Now if a bartender asked me for a tip, I would tell them that I thought that was very presumptuous and tacky, and I would not leave them one.
I worked for tips for a long time (and made a LOT of dough in the process, I might add - it ain't so bad being a bartender in a half-busy establishment, let alone one that's crowded).

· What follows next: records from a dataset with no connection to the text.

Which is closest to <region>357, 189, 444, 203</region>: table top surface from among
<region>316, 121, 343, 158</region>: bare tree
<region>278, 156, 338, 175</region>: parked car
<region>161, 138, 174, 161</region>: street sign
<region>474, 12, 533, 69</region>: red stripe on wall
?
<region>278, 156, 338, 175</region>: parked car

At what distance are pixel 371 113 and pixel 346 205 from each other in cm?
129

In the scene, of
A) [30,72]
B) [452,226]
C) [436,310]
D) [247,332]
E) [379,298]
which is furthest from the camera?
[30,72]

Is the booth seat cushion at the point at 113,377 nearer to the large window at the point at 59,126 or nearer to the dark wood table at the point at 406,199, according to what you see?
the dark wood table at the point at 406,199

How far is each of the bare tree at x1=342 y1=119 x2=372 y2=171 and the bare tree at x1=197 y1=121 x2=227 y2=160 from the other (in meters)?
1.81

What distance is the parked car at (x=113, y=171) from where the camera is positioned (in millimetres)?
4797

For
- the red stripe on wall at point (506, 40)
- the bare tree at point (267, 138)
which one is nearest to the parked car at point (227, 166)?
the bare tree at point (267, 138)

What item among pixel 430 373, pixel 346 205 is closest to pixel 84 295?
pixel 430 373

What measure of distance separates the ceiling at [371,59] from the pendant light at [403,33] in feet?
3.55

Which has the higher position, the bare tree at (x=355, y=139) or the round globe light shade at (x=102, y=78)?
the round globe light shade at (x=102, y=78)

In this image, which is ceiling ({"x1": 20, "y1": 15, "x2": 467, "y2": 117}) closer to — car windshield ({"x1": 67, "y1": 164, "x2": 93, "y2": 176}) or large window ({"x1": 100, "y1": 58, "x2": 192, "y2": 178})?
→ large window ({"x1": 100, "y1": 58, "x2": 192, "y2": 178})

I would never demand a tip, unless the person was asking for something so COMPLETELY OUTSIDE THE REALM OF MY NORMAL RESPONSIBILITIES. For instance, when I worked in coatcheck, if you came to me with NO ticket, NO idea what time you came in, NO idea what your initials are and NO friends who came with you AND if you had a standard black Marc Jacob jacket like everybody else up in there, you would normally have to wait until the end of the night. If you wanted me to go digging through 1,000 coats, you were gonna have to pony up.
Other than extreme cases like that, tipping is customary, but should be based on receiving good service, not on the expectations of the bartender.
When it becomes an expectation, service quality drops automatically (hence, bad service throughout Europe where service is compris).
I want good service, and I tip WELL when I receive it ... but I will not tip, or will under-tip if the service sucks. It's my hard-earned money and I am not just giving it away because you think you need it more than me.
One other thing on this topic: one of the tackiest things I've ever seen is when I get someone a free drink at a party and they don't leave a tip. Now THAT's tacky.
[ September 07, 2003, 09:43 PM: Message edited by: JMNYC ]
"MAY YOU LIVE AS LONG AS YOU WANT, BUT NEVER WANT AS LONG AS YOU LIVE. MAY YOU LIVE TO BE 100, & ME 100 BUT MINUS A DAY, SO THAT I'LL KNOW THAT NICE PEOPLE LIKE YOU, HAVE PASSED MY WAY. AND REMEMBER, WHEN FRANKIE CROCKER ISN'T ON YOUR RADIO, YOUR RADIO JUST ISN'T REALLY ON."